PAGE TEXT

^^^^^^^^^^^^^^^^

Sunday, 22 September 2013

The Secret Diary of Adrian Mole aged 13 3/4

S

I found this in a charity shop in Newcastle and grabbed it. Finding this book on the cheap has been a mission of mine for years and I had no success until last week.  I have a feeling Adrian would be proud of me!
I was a bit nervous about reading this after last reading it when I was 11. 1/4 but over 30 years later I enjoyed it FAR more.  Every page was funny and even funnier as an adult and even funnier because this is my generation and my youth.  A nostalgic, bitter sweet and hilarious read.  I loved it!
Adrian is so naive.  He writes things literally without any idea of what's going on.  His parents splitting up, them arguing about who ISN'T going to get custody of Adrian. it all seems to leave Adrian unaffected. He is a misunderstood intellectual (who admits he isn't very clever.) All he wants to do is marry pandora and get a few of his poems published.
I love the bit when his Mum and creepy Mr Lucas from next door are locked in the kitchen supposedly doing DIY and Mr. Lucas tells Adrian he can't come in because the boiler is at a crucial point and his Mum has her hands full.
I love how Adrian starts reading War and Peace on a Saturday and finishes it in 1day saying it was quite good.
I love how he thinks his spots are because his parents feed him unhealthy food and because school dinners are crap.  He believes that crap school dinners are a strategy of Margaret Thatcher's to keep the young people mentally and physically deficient in order that they can't rise up against the government. (Good idea Adrian.)
I love how his Sunday's are so boring. The highlights of the weekend are weekly shops in the supermarket and seeing Pandora.  his parents really are under stress. Break up, unemployment and depression.  But somehow you love them all; even his hard up, unemployed Dadand his Mother, who is a new convert to the feminist movement.  She's learning karate and Adrian is scared that she is going to karate chop his Dad in the wind pipe.

^^^^^^^^^^^^^^^^

DATA LISTING
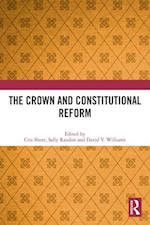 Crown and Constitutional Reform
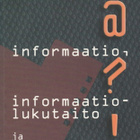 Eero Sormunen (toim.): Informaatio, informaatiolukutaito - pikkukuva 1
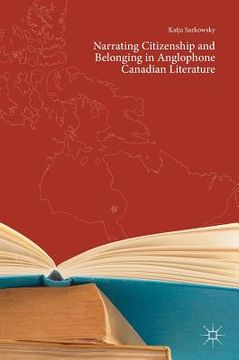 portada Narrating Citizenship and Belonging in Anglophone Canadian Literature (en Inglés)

^^^^^^^^^^^^^^^^

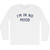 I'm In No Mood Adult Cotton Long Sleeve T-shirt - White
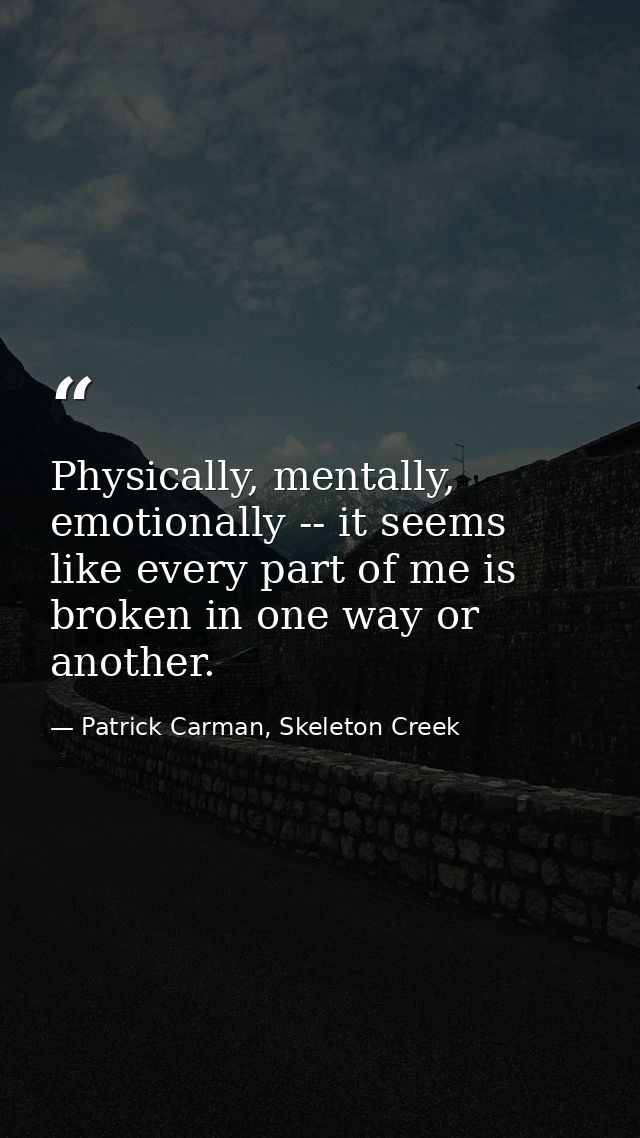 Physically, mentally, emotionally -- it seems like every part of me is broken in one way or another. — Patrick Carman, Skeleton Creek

^^^^^^^^^^^^^^^^

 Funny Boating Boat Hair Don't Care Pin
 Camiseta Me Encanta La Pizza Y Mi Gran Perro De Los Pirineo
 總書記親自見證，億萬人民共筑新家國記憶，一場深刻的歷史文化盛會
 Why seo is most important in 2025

^^^^^^^^^^^^^^^^

TASK DETAILS
Name every person the book review refers to by name.

RESPONSE AREA
Adrian Mole, Pandora, Mr Lucas, Margaret Thatcher